:: Data to use
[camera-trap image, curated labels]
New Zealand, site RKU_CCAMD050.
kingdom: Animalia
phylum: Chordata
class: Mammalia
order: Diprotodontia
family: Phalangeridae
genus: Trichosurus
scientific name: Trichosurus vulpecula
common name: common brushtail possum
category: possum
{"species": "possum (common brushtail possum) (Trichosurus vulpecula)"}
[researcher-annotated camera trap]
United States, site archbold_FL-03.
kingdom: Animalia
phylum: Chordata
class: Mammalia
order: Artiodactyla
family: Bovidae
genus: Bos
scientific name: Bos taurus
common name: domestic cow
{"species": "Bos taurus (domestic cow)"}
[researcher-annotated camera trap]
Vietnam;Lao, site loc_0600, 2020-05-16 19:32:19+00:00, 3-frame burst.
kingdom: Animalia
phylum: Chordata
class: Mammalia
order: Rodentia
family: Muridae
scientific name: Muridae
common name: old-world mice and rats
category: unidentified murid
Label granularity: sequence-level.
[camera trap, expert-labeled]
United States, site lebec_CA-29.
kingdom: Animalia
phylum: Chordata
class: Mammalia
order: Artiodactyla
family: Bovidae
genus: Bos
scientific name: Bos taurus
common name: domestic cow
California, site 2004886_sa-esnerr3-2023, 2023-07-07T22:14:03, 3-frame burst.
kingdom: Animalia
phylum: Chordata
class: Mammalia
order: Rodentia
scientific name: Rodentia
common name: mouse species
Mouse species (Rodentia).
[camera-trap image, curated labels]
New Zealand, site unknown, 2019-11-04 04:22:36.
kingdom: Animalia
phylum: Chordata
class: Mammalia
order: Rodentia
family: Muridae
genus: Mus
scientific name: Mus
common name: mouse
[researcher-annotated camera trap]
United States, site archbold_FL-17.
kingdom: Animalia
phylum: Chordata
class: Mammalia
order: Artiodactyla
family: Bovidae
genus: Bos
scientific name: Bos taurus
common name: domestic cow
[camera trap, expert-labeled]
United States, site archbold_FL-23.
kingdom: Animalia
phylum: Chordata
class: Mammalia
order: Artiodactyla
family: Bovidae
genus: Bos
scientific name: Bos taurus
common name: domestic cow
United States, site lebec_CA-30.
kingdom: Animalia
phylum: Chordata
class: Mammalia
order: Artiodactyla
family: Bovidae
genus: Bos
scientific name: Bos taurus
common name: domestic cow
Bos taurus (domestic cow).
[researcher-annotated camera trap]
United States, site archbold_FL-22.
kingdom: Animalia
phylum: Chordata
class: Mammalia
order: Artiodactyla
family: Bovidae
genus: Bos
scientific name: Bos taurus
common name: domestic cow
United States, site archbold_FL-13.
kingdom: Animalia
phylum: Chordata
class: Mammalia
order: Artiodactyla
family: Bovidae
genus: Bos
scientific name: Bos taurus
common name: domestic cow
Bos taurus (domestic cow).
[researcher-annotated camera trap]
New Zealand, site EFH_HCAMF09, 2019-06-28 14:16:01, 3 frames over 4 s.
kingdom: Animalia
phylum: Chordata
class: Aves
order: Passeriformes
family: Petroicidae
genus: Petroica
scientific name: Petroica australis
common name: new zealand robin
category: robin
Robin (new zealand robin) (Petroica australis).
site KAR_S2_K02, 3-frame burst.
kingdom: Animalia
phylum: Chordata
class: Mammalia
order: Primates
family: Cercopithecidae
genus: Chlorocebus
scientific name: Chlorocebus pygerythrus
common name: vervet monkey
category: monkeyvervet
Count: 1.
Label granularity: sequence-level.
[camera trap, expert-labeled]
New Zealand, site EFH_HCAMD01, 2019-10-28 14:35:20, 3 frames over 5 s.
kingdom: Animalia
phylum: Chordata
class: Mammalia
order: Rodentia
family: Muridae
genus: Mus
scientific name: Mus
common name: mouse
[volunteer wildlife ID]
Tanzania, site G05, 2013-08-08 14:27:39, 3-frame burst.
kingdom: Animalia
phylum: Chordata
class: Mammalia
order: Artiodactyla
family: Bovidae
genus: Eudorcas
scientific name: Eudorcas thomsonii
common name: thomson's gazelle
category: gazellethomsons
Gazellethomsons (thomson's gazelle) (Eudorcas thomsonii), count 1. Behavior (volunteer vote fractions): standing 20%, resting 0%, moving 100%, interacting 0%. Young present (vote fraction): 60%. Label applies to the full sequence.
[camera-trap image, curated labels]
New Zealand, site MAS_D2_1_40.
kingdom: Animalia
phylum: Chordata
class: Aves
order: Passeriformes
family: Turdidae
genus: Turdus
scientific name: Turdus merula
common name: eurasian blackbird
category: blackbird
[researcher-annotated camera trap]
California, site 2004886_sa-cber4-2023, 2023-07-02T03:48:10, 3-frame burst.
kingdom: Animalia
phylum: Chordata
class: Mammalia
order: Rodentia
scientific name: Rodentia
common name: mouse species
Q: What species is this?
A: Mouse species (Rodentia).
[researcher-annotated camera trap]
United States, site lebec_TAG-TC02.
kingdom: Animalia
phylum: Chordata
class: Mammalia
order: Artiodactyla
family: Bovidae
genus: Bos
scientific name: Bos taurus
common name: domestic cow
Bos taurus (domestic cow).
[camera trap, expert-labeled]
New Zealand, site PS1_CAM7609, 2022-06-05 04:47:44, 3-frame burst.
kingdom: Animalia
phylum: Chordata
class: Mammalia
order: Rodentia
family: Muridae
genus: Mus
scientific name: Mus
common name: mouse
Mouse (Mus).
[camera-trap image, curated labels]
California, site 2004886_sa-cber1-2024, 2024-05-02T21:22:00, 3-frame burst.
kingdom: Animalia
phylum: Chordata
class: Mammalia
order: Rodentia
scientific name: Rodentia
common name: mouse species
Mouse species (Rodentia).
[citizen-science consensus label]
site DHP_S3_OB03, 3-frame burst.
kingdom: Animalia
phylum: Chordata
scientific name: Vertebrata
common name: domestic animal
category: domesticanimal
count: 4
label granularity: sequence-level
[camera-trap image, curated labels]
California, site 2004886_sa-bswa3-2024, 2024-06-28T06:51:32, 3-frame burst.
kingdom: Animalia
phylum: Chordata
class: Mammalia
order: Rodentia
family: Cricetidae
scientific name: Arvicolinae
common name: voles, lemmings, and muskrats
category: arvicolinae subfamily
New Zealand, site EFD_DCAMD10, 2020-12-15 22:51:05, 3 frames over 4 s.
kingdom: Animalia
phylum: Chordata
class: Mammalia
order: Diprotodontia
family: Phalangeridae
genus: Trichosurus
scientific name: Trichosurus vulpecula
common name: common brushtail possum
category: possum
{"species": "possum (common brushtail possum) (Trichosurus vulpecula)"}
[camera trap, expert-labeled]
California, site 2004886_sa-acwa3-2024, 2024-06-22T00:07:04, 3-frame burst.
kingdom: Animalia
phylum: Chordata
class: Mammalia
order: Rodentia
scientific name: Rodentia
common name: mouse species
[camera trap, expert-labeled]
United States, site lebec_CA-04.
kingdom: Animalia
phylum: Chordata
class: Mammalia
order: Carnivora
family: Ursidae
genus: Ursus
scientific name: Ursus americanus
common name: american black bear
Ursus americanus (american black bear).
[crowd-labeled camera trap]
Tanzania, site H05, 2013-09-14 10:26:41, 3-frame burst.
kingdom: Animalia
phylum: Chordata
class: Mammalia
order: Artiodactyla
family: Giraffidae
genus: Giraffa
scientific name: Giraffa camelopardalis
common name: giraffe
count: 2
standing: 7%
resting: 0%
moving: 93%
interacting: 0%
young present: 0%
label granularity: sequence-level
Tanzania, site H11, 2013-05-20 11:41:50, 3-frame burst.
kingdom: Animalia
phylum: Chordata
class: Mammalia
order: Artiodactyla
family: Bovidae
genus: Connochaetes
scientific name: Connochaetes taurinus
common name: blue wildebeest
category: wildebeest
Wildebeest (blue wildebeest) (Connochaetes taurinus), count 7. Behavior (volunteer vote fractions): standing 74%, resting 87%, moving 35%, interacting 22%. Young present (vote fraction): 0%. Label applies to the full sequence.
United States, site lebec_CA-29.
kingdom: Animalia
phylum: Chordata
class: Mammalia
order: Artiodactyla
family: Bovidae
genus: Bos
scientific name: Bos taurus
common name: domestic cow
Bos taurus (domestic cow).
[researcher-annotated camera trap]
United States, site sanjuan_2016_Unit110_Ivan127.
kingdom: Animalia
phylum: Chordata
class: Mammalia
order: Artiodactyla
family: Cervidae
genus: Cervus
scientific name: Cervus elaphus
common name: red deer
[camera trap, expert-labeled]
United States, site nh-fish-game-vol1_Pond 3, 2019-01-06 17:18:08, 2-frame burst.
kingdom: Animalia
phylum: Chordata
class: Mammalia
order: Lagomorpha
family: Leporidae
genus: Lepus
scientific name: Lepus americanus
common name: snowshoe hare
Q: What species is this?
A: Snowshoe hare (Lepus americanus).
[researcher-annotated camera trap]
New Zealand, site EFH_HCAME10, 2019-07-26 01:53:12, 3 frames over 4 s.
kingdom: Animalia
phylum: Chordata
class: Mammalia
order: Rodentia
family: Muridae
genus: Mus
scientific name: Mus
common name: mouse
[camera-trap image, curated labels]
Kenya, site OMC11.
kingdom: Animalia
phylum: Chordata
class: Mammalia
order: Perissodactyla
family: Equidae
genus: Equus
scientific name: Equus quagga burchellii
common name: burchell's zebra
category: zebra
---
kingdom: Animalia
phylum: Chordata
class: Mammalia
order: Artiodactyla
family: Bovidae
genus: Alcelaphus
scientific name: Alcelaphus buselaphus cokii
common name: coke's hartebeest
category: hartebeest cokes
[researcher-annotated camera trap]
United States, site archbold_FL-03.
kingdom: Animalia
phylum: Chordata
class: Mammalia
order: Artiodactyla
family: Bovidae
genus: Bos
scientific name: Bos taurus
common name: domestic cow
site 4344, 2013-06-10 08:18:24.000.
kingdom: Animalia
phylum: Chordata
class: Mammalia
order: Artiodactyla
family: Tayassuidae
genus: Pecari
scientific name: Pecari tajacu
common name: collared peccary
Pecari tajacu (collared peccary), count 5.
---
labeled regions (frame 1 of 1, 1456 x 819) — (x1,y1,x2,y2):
::::
Problem to solve:
Produce only the lines from the line containing "scientific name: Alcelaphus buselaphus cokii" through the line containing "scientific name: Pecari tajacu", inclusive of both, exactly as they stand in the entries above.

Task response:
scientific name: Alcelaphus buselaphus cokii
common name: coke's hartebeest
category: hartebeest cokes
[researcher-annotated camera trap]
United States, site archbold_FL-03.
kingdom: Animalia
phylum: Chordata
class: Mammalia
order: Artiodactyla
family: Bovidae
genus: Bos
scientific name: Bos taurus
common name: domestic cow
site 4344, 2013-06-10 08:18:24.000.
kingdom: Animalia
phylum: Chordata
class: Mammalia
order: Artiodactyla
family: Tayassuidae
genus: Pecari
scientific name: Pecari tajacu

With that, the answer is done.